WESTBROOK — Students can now get required core credits from vocational classes, opening up more options for students set to graduate.

The Westbrook Regional Vocational Center and Westbrook High School have identified various core requirements in vocational classes, allowing students to get graduation credits without having to sacrifice a chance to try out vocational offerings.

As seniors, students often were forced to choose between a core class, like math or English, for the credits, but never got the chance to try out a certain class they might be interested in next door at the vocational center. Westbrook will now accept vocational courses as a certain amount of credits. Classes like engineering could get students needed math or science credits, for example, while other vocational courses that require a large amount of reading comprehension might qualify for core English credits.

“We worked with our math and literature coaches looking into all our curriculum … and how would it line up with any performance indicators offered at our five sending schools,” vocational center Director Todd Fields said. “We looked at the WHS curriculum and tried to align our courses.
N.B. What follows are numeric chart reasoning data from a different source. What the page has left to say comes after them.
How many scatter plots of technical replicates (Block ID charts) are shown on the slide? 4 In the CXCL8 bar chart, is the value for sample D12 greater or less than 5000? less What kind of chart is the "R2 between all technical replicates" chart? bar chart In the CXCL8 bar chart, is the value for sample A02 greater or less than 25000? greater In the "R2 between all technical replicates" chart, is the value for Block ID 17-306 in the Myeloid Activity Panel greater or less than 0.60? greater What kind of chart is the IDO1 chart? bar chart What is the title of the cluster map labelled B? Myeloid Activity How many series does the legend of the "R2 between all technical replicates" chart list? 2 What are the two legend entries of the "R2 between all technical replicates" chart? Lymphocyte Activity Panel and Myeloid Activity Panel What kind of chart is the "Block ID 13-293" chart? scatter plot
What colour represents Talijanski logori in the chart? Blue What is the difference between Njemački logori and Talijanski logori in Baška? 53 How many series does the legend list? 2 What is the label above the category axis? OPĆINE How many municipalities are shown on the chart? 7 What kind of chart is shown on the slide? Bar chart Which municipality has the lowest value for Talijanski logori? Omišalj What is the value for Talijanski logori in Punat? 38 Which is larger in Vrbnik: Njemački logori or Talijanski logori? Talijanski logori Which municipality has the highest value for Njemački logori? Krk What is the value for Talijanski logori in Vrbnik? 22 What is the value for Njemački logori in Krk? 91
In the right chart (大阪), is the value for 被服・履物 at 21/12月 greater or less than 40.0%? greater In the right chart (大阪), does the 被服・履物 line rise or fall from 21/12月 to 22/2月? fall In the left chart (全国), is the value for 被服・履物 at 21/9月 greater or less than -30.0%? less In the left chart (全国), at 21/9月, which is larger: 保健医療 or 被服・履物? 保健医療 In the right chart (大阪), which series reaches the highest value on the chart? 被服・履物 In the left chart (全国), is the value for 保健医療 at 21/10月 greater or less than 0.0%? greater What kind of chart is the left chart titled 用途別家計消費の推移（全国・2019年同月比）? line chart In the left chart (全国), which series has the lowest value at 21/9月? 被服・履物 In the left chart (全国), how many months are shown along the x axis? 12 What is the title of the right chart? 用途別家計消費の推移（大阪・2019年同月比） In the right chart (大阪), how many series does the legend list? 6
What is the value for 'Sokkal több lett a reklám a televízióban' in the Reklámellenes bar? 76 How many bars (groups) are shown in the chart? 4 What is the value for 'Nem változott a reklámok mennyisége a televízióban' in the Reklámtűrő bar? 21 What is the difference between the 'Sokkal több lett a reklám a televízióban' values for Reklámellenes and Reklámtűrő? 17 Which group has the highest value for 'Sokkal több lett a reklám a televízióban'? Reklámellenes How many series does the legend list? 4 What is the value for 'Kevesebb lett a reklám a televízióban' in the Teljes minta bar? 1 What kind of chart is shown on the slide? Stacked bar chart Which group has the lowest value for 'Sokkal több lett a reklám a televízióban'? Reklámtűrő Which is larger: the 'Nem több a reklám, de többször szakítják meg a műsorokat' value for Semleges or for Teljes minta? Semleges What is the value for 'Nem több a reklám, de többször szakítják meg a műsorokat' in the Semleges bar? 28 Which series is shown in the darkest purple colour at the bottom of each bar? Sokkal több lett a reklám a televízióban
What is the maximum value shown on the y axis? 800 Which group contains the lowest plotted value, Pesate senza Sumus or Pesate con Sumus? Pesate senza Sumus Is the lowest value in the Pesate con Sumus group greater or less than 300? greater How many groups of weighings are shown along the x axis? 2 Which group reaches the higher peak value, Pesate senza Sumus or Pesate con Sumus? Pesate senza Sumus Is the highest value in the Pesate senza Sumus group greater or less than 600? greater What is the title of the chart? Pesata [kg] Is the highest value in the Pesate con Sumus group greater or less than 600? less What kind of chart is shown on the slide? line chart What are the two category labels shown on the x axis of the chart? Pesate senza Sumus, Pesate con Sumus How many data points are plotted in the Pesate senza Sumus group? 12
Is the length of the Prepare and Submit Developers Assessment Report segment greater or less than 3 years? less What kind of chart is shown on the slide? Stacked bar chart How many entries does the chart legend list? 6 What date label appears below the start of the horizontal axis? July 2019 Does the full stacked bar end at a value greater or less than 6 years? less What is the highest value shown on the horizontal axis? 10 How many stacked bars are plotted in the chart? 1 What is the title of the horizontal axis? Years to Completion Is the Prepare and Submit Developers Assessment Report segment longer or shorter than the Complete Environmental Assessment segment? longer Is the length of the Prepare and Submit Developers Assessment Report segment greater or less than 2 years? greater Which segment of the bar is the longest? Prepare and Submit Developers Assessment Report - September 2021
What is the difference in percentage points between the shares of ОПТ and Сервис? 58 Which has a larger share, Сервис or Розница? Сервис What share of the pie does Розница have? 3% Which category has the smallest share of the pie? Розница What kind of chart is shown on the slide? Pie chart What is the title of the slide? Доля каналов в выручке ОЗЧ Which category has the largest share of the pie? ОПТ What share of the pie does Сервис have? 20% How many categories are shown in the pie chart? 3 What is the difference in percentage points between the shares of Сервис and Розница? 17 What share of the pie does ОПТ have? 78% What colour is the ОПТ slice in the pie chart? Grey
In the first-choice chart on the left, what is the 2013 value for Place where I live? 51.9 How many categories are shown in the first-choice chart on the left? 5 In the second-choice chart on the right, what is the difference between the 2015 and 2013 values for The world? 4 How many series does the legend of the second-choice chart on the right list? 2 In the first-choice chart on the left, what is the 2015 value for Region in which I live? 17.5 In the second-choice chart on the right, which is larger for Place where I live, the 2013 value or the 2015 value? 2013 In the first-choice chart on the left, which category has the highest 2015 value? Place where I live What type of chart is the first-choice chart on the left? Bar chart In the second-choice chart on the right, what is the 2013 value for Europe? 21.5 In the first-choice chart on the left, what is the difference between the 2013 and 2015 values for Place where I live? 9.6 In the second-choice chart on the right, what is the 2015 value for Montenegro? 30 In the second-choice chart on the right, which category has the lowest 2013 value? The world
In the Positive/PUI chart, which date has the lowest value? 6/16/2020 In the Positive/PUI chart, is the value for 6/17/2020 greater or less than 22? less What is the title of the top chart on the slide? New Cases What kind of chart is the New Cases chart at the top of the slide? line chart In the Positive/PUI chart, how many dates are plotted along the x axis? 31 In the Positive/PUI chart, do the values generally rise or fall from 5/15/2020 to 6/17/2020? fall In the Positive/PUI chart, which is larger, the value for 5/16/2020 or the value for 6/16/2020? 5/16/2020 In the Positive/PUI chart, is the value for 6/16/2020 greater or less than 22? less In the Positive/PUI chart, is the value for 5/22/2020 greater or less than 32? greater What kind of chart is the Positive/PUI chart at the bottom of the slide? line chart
As a result of that work, what we came up with, if a student takes electricity or computer repair for two years, they receive a math credit, if they take automotive and early childhood occupations, they will get half a credit in math, tech courses get science credits.”

The new system, set in place for the upcoming school year, allows students who may not have done in well as freshmen and sophomores to get their credits through vocational classes, said Assistant Principal Jennifer Mull-Brooks.

“They would have a more difficult time accessing the vocational center because they had to complete the required courses. This opens up their ability to gain those credits through the vocational programs,” she said.

School officials hope the change will help reduce the drop-out rate.

“Those students who ended up in the alternative program doing credit recovery oftentimes had a strong desire to be in the vocational program, (but) then left high school and entered the work force,” Mull-Brooks said. 

The change has been a year in the making, beginning with sender school Bonny Eagle. Gorham, Windham and Scarborough also send students to the vocational center.

While other schools looked into the credits, Westbrook High School “picked up the ball,” Fields said.

Over half of the vocational center’s students are from Westbrook, about 150 of the 350 students in the school.

“Any program where you can receive additional credits is a win for everyone,” Fields said.We’ve had a great year and look forward to working together to make it even better.”